Idealiter begint het bespreken, nadenken en reflecteren op terminologie en invalshoeken meteen op de opleiding. Daar moet de professional in spe leren, om vanuit verschillende wetenschappelijke disciplines, onderscheid te maken tussen signalen die wijzen op radicalisering en op de neiging tot het plegen van extremistisch en terroristisch geweld. Dat gebeurt nu nog onvoldoende.
Dit artikel verscheen eerder op Sociale Vraagstukken. Annemarie van de Weert is onderzoeker aan de Hogeschool Utrecht, Quirine Eijkman is lector Toegang tot het Recht bij dezelfde instelling. Lees hier het rapport: ‘Vroegsignalering van Extremisme? De Lokale Veiligheidsprofessional over Risico’s en Duiding bij Jongeren.’ Zie ook: ‘De lokale jongerenwerker over de wirwar van het signaleren van radicalisering versus extremisme.’
Reacties (2)
Misschien omdat sommige jongeren al heel snel aan hun water voelen dat die hoge heren, die ons hun schamele invulling van democratie als de juiste proberen te verkopen, zichzelf als een uitverkoren groep zien?

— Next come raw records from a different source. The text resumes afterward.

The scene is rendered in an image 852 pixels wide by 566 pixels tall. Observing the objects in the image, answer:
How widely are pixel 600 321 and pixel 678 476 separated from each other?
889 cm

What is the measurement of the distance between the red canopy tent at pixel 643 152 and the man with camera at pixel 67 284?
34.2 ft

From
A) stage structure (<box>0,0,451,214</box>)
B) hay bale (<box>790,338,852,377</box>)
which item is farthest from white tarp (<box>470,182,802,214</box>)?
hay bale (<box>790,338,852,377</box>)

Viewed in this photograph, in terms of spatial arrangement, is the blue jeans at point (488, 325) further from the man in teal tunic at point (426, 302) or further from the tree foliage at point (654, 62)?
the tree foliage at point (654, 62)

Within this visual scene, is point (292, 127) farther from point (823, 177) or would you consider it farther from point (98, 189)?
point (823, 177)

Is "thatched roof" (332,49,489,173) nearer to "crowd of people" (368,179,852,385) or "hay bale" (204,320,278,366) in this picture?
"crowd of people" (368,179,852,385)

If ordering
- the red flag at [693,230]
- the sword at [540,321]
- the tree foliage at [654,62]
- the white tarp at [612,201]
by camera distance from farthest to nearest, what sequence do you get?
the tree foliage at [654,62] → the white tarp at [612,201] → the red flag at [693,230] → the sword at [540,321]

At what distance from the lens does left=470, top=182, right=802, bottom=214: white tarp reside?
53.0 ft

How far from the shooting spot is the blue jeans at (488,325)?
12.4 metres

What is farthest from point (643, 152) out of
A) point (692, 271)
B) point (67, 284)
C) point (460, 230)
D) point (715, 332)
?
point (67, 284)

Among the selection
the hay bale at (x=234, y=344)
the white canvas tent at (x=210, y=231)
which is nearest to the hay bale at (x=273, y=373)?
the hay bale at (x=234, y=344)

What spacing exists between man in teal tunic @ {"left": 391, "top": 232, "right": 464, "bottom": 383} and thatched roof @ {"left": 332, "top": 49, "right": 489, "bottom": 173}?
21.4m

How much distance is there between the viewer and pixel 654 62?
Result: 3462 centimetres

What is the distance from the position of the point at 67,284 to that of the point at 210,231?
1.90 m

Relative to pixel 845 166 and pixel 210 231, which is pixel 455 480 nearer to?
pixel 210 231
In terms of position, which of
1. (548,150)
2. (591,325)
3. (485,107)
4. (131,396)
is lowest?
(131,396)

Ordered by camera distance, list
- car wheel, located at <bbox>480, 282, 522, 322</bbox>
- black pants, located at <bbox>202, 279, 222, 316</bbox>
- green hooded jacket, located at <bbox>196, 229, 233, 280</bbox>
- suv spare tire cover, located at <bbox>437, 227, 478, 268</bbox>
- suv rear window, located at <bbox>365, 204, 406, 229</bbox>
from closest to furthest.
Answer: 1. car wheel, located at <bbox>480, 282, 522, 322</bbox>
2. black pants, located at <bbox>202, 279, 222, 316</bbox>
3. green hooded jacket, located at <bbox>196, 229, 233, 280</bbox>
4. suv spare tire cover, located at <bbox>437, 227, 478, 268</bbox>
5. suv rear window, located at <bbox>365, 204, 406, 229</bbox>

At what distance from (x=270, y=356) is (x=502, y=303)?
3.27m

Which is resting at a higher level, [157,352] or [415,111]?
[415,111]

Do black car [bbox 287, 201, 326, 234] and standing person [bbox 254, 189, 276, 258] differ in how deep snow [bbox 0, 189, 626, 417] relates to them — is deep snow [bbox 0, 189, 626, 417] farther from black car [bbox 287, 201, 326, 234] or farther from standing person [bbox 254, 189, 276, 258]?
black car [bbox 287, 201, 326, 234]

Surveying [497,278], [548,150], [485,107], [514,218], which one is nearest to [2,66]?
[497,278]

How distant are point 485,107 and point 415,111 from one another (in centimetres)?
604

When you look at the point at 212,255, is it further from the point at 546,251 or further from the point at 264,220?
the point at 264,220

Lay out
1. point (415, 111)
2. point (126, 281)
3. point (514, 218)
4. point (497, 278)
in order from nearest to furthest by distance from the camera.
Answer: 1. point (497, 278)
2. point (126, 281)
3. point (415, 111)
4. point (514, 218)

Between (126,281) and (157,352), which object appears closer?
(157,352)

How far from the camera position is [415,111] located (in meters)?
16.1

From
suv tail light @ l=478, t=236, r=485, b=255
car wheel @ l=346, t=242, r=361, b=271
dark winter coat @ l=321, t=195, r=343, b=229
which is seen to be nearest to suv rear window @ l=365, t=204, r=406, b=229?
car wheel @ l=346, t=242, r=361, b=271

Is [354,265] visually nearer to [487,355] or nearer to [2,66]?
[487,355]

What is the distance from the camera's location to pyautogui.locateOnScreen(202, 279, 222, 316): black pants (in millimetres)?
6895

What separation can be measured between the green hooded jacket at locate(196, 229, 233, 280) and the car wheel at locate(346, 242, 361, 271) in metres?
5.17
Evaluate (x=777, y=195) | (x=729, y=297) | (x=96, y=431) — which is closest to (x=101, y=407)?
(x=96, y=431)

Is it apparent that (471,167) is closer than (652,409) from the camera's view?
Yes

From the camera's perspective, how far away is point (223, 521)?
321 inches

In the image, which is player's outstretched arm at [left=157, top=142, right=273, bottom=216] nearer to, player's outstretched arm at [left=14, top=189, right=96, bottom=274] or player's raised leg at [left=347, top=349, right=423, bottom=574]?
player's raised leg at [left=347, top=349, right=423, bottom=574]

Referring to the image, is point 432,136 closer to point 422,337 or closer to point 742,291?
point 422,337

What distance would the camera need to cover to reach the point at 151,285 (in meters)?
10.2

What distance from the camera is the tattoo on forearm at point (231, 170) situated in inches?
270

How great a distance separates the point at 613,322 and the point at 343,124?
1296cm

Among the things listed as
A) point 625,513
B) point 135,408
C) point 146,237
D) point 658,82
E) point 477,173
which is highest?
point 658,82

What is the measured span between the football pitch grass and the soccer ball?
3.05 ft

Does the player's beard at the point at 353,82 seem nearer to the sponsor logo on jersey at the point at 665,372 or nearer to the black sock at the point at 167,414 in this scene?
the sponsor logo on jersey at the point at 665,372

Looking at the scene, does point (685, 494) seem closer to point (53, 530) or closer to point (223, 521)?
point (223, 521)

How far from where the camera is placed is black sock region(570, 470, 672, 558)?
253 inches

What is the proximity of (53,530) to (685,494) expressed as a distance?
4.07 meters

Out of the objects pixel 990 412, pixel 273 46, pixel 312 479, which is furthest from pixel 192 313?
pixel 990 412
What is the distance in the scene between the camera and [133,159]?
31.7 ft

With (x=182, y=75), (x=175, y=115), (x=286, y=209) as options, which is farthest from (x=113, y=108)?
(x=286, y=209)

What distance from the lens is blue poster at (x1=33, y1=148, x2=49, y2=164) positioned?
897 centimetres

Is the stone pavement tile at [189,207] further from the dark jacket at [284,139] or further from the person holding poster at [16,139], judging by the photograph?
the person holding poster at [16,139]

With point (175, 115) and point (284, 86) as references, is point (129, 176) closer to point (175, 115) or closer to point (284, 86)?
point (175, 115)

Elke jongere heeft zijn/haar worsteling met het volwassen worden, rebelleren hoort daarbij. Die energie moet ergens heen. Vroeger kon de dienstplicht jongens nog helpen bij de invulling en verwezenlijking van hun manbeeld. En menig voetbalhooligan werd uiteindelijk een brave huisvader. Nu hebben we rubberen tegels.
Wie als bestuurder faalt en de nieuwe generaties geen veilig nest kan bieden omdat hij -al dan niet stiekem- andere belangen heeft gediend, moet geen verklikkers inzetten, maar de hand in eigen boezem steken.
Ha! Ik voel me in één klap veertig jaar jonger! Free Limbabwe!
Ik stel voor dat we het nuttigen van wasco-krijtjes verbieden en een task force instellen om dit verbod op aggressieve wijze te handhaven. Moet je eens kijken hoe snel al die doelloze randgroepjongeren in garageboxen aan de wasco’s gaan.